__AIM OF THE TASK__
Render the entries as a Markdown table with the columns "Row" and "Line", starting at the line that contains "What distance keeps" and ending at the last line of the entries, with blank lines omitted.

--- Begin RECORD EXTRACTS ---

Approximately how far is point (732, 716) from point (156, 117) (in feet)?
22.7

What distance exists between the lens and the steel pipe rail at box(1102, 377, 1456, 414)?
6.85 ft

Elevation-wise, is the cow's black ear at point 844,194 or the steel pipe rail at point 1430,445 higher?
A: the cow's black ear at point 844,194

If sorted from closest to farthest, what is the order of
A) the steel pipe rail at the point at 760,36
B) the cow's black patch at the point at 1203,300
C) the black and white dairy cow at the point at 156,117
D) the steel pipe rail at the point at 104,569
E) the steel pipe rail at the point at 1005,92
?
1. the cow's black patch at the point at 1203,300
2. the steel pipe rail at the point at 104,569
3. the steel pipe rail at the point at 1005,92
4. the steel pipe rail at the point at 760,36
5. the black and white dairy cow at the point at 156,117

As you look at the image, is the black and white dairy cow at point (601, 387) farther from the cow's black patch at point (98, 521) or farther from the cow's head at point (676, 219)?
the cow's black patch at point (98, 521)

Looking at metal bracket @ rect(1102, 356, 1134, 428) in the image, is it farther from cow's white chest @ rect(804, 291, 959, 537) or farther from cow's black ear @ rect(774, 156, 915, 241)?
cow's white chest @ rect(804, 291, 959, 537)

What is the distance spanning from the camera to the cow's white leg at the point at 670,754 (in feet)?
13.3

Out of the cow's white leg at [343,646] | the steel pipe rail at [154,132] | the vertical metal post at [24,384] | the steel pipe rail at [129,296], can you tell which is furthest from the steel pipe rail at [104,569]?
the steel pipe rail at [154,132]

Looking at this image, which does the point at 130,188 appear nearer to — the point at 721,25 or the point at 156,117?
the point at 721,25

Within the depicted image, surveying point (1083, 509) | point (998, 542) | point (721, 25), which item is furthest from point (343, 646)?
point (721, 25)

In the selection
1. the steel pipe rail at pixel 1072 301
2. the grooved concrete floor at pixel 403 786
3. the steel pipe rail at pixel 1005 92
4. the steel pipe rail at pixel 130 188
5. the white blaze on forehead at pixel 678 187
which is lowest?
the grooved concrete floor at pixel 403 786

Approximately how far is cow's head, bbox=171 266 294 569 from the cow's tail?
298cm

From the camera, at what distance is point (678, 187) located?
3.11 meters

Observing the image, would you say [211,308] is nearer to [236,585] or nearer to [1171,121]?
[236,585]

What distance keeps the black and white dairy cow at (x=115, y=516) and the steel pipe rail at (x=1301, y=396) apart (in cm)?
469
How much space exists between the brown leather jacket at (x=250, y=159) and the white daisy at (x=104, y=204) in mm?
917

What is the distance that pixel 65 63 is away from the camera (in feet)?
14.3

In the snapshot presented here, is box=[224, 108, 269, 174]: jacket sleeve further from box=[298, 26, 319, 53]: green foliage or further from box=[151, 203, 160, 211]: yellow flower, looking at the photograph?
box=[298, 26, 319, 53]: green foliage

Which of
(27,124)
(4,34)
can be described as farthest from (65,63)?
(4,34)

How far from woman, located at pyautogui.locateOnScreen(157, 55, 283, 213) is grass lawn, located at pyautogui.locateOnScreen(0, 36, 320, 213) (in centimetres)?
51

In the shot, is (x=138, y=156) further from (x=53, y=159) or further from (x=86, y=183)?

--- End RECORD EXTRACTS ---

__OUTPUT OF THE EXERCISE__
| Row | Line |
|---|---|
| 1 | What distance keeps the black and white dairy cow at (x=115, y=516) and the steel pipe rail at (x=1301, y=396) apart (in cm)? |
| 2 | 469 |
| 3 | How much space exists between the brown leather jacket at (x=250, y=159) and the white daisy at (x=104, y=204) in mm? |
| 4 | 917 |
| 5 | What is the distance that pixel 65 63 is away from the camera (in feet)? |
| 6 | 14.3 |
| 7 | In the snapshot presented here, is box=[224, 108, 269, 174]: jacket sleeve further from box=[298, 26, 319, 53]: green foliage or further from box=[151, 203, 160, 211]: yellow flower, looking at the photograph? |
| 8 | box=[298, 26, 319, 53]: green foliage |
| 9 | Which of |
| 10 | (27,124) |
| 11 | (4,34) |
| 12 | can be described as farthest from (65,63)? |
| 13 | (4,34) |
| 14 | How far from woman, located at pyautogui.locateOnScreen(157, 55, 283, 213) is grass lawn, located at pyautogui.locateOnScreen(0, 36, 320, 213) (in centimetres)? |
| 15 | 51 |
| 16 | In the shot, is (x=138, y=156) further from (x=53, y=159) or further from (x=86, y=183)? |